=== Information given ===

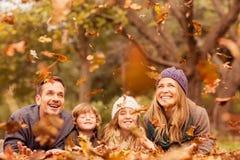Uśmiechnięci młodzi rodzinni miotanie liście wokoło zdjęcie stock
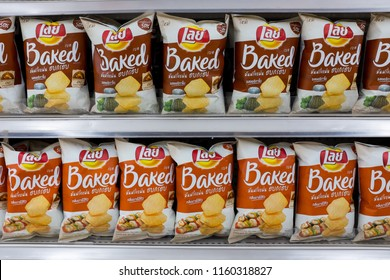 Bangkok, Thailand - July 21, 2018 : Rows of Lays brand of potato chips for sale on a shelf at Tesco Lotus Rama I hypermarket.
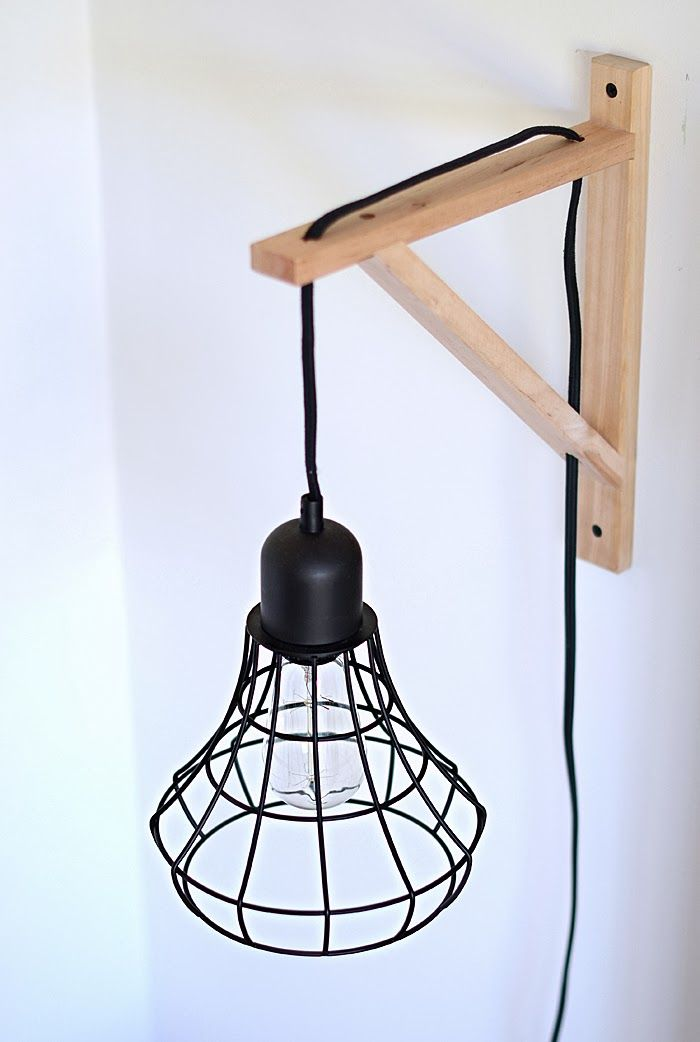 DIY: Cage Light Sconces  Use it by the couch with wrought iron instead of wood?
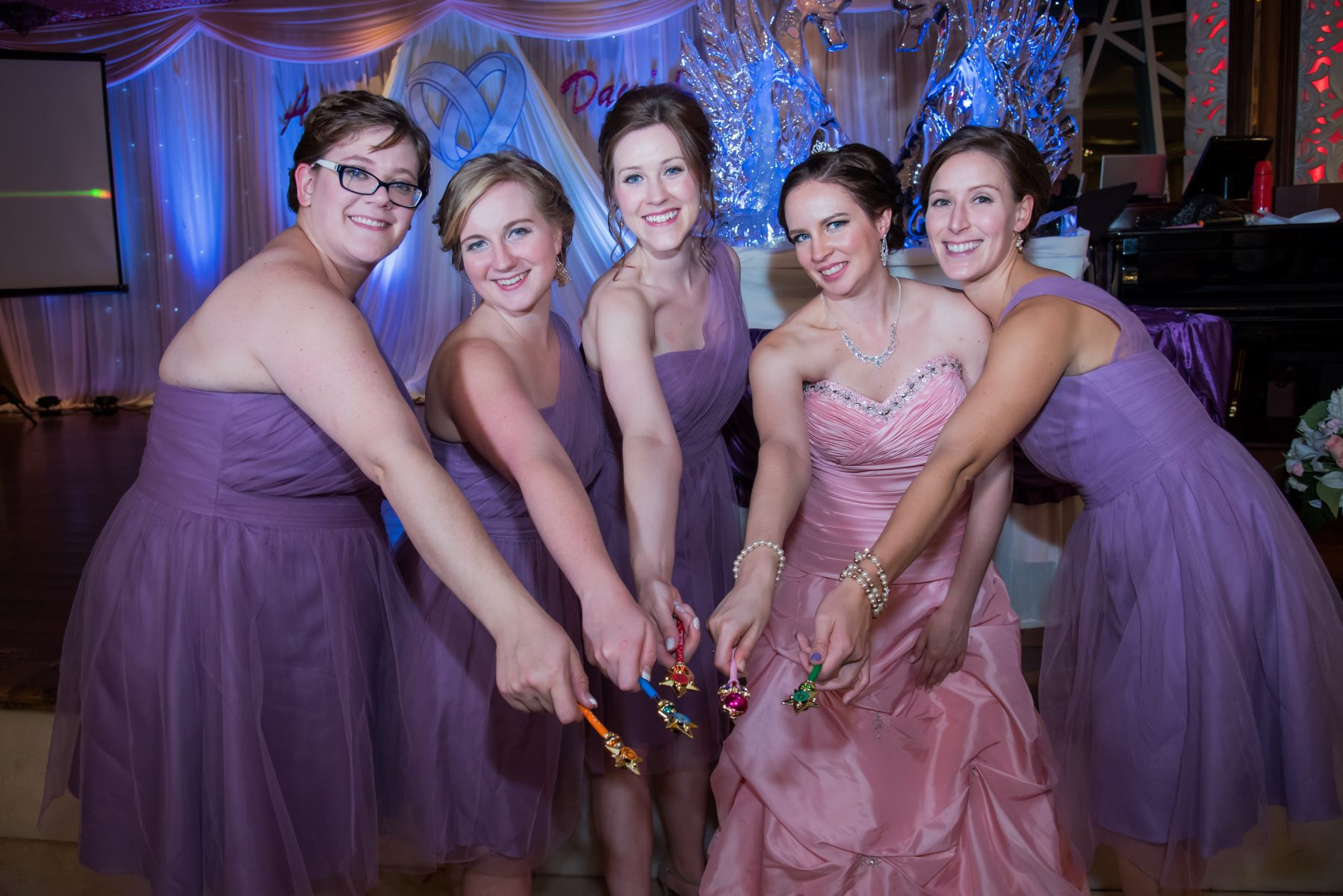four young white women in lavendar dresses stand around a young white woman wearing a poofy pink dress, all holding sailor moon transformation pens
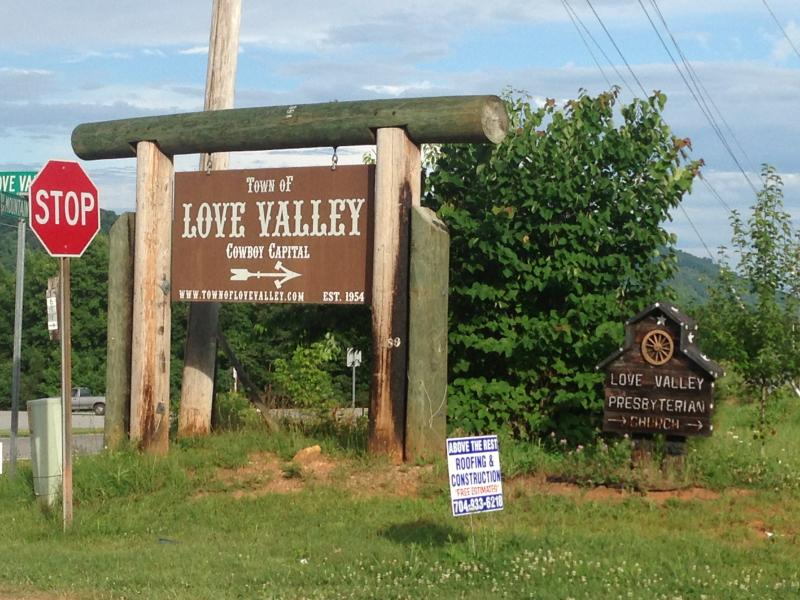 Signs mark the way from I-40 to Love Valley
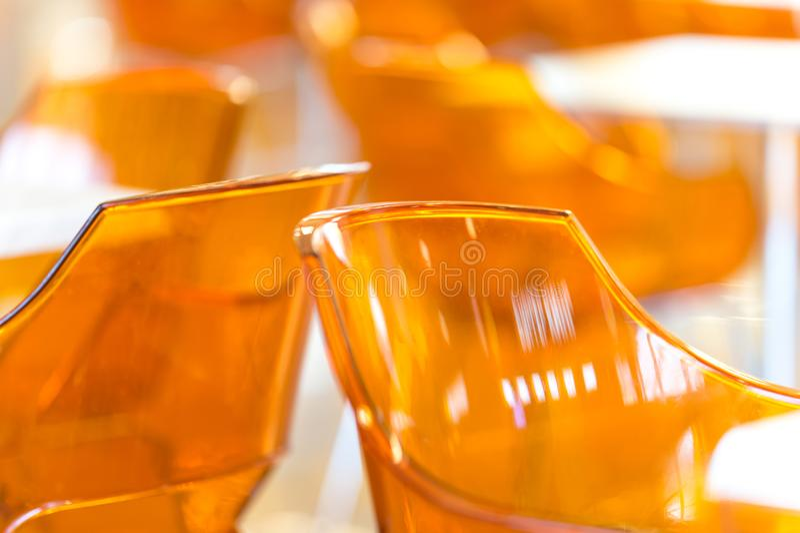Cadeiras amarelas plásticas imagem de stock royalty free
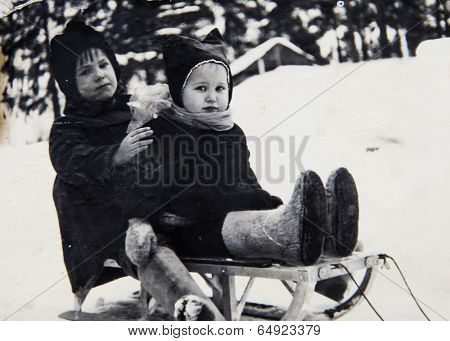 LENINGRAD (now St. Petersburg), RUSSIA - CIRCA 1970-th: Antique photo shows children on sled.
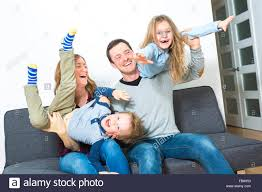 nice family sit on the livingroom sofa stock photo royalty free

===

Aim of the task:
Begin at the first line of the entries and stop after the line holding "four young white"; repeat those lines exactly, but not the pictures.

The answer:
Uśmiechnięci młodzi rodzinni miotanie liście wokoło zdjęcie stock
 Bangkok, Thailand - July 21, 2018 : Rows of Lays brand of potato chips for sale on a shelf at Tesco Lotus Rama I hypermarket.
 DIY: Cage Light Sconces  Use it by the couch with wrought iron instead of wood?
four young white women in lavendar dresses stand around a young white woman wearing a poofy pink dress, all holding sailor moon transformation pens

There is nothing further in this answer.